Substitute "damaged or faulty items" for "damaged or defective things" in every row below and write the rows out again with nothing else changed. Leave the pictures out.

Image annotation data
━━━━━━━━━━━━━━━━━━━━━━━━━━━━━━

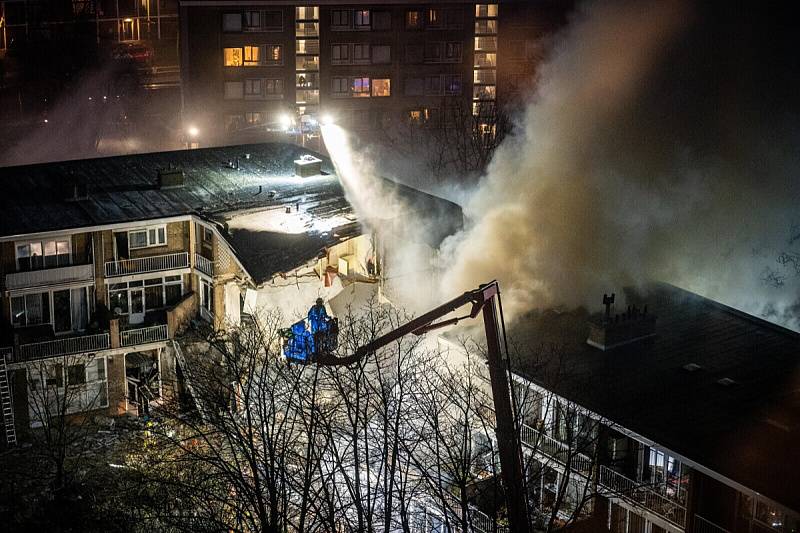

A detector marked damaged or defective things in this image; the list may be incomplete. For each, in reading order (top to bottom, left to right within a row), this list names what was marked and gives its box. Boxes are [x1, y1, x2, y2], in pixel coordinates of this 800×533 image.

damaged roof [0, 141, 462, 282]
damaged roof [506, 284, 800, 512]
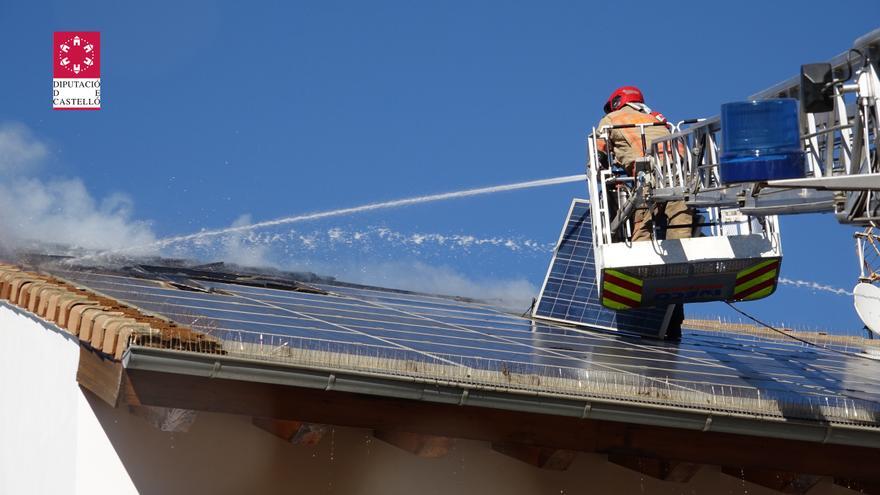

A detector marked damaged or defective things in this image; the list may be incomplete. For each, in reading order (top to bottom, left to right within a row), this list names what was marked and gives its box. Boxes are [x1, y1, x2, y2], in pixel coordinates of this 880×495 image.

damaged roof section [0, 266, 220, 358]
burnt solar panel [49, 266, 880, 424]
burnt solar panel [532, 201, 672, 338]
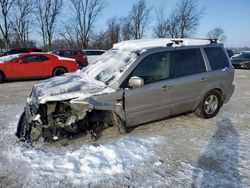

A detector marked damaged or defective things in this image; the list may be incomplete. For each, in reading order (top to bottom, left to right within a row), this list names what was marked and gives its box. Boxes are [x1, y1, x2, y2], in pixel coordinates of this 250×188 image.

crushed hood [30, 70, 115, 103]
damaged front end [15, 96, 125, 142]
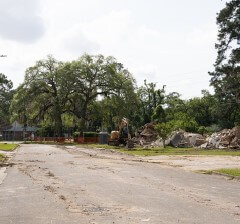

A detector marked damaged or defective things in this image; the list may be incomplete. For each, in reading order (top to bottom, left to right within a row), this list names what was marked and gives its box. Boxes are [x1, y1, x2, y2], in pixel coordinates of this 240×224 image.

cracked asphalt road [0, 144, 240, 223]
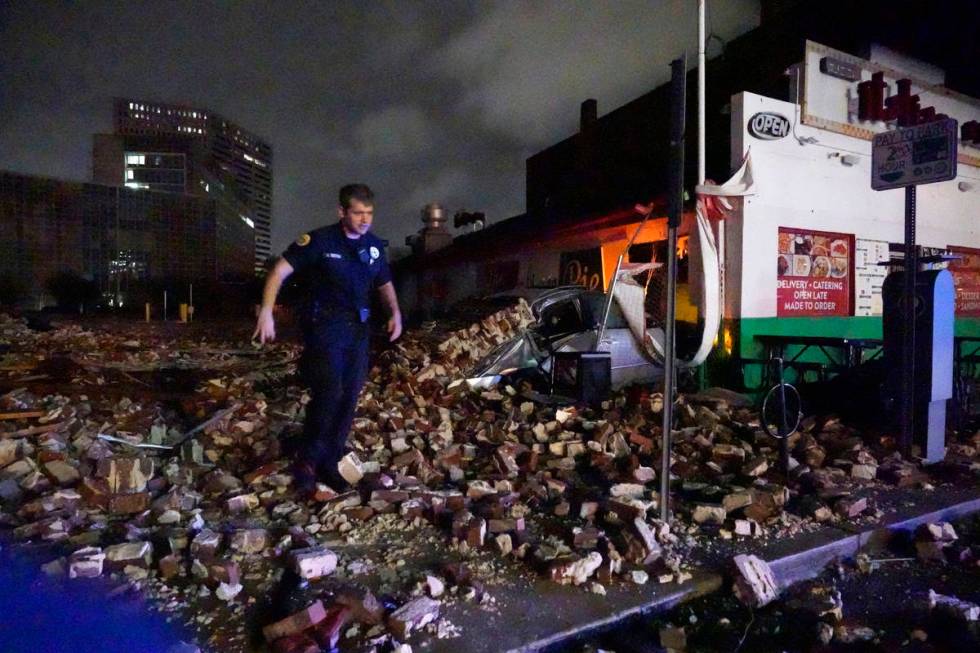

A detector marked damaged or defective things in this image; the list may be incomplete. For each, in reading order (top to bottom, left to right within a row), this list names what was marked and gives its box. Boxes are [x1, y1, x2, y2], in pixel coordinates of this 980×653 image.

broken concrete chunk [290, 548, 338, 580]
broken concrete chunk [736, 552, 780, 608]
broken concrete chunk [386, 600, 440, 640]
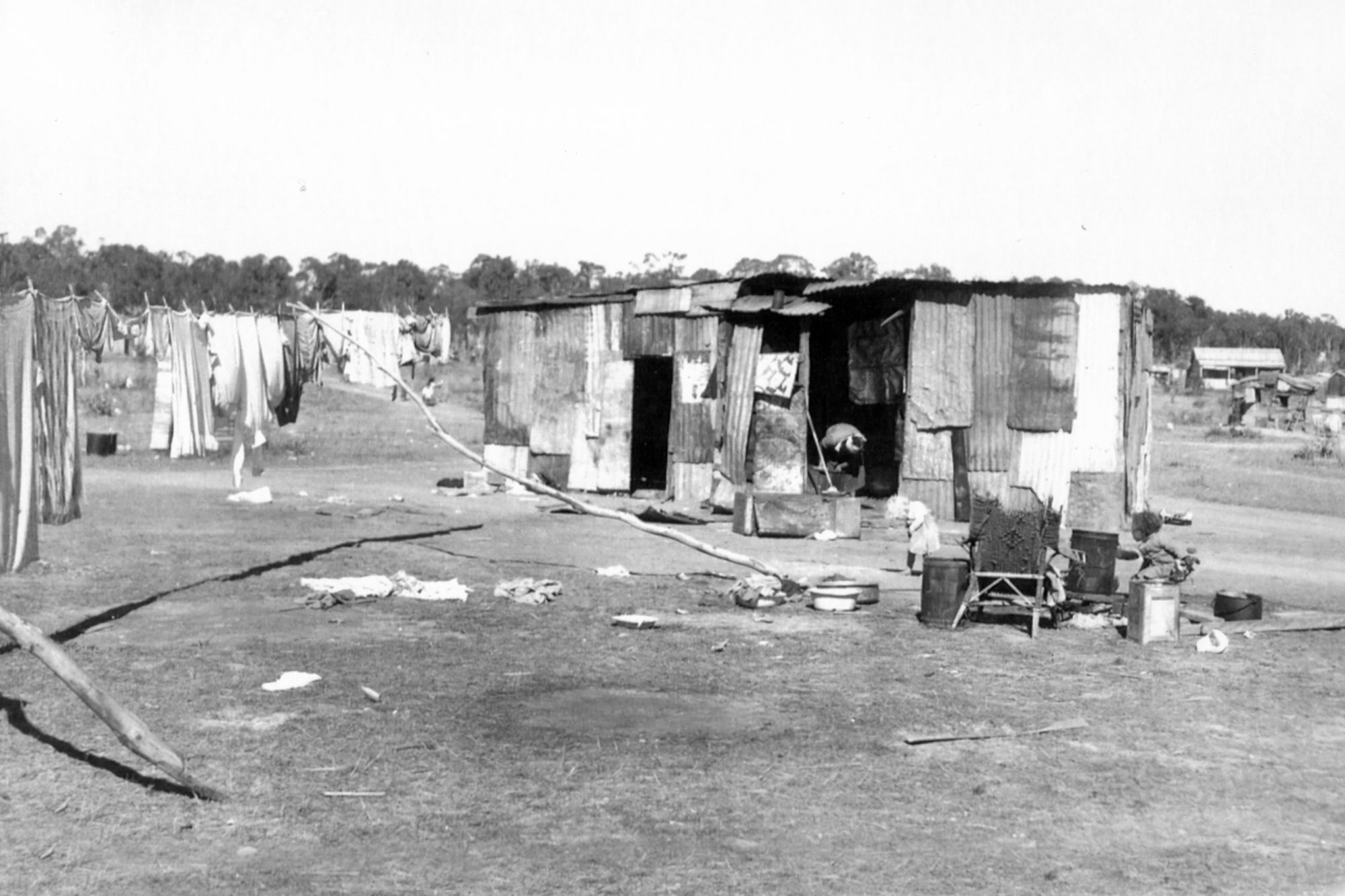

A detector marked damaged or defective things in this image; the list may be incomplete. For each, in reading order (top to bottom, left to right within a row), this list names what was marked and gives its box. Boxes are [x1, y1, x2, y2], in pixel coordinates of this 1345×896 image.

━━━━━━━━━━━━━━━━━━━━━━━━━━━━━━

__Finished exercise__.
A detector marked damaged or faulty items in this image; the list may be incomplete. For each, in reading order (top to bottom, left to right within a row), this list names what was marked and gives its box. Boxes are [x1, y1, x2, y2], in pixel coordinates of this 800×533 image.

damaged roof [0, 141, 462, 282]
damaged roof [506, 284, 800, 512]

A detector marked damaged or faulty items in this image; the list may be incomplete. For each, in reading order (top to bottom, left to right within a row), this list names what was marked and gives its box. Boxes are [x1, y1, x2, y2], in pixel coordinates of this 880×495 image.

damaged roof section [0, 266, 220, 358]
burnt solar panel [49, 266, 880, 424]
burnt solar panel [532, 201, 672, 338]

A detector marked damaged or faulty items in this image; the list may be incomplete. For each, in reading order (top to bottom, left to right within a row), this list names what was marked and gives its box. Boxes are [x1, y1, x2, y2], in pixel coordinates of this 250×188 image.

crushed hood [30, 70, 115, 103]
damaged front end [15, 96, 125, 142]

A detector marked damaged or faulty items in this image; the list may be incomplete. For each, in reading order (top to bottom, left to right within a row), this list names what was marked and gives its box. Boxes are [x1, y1, x2, y2], in pixel coordinates of this 240×224 image.

cracked asphalt road [0, 144, 240, 223]

A detector marked damaged or faulty items in this image; the list may be incomplete. For each, in reading order (top to bottom, left to right within a row), this list names what was marked and gives its box. Boxes are [x1, y1, x2, y2], in pixel coordinates of this 980×653 image.

broken concrete chunk [290, 548, 338, 580]
broken concrete chunk [736, 552, 780, 608]
broken concrete chunk [386, 600, 440, 640]

A detector marked damaged or faulty items in this image; the list may be incomplete. For each, in reading order (top to bottom, left to right within a row), this list names what was marked and gives its box. Boxes are [x1, y1, x2, y2], in pixel coordinates of this 1345×896 image.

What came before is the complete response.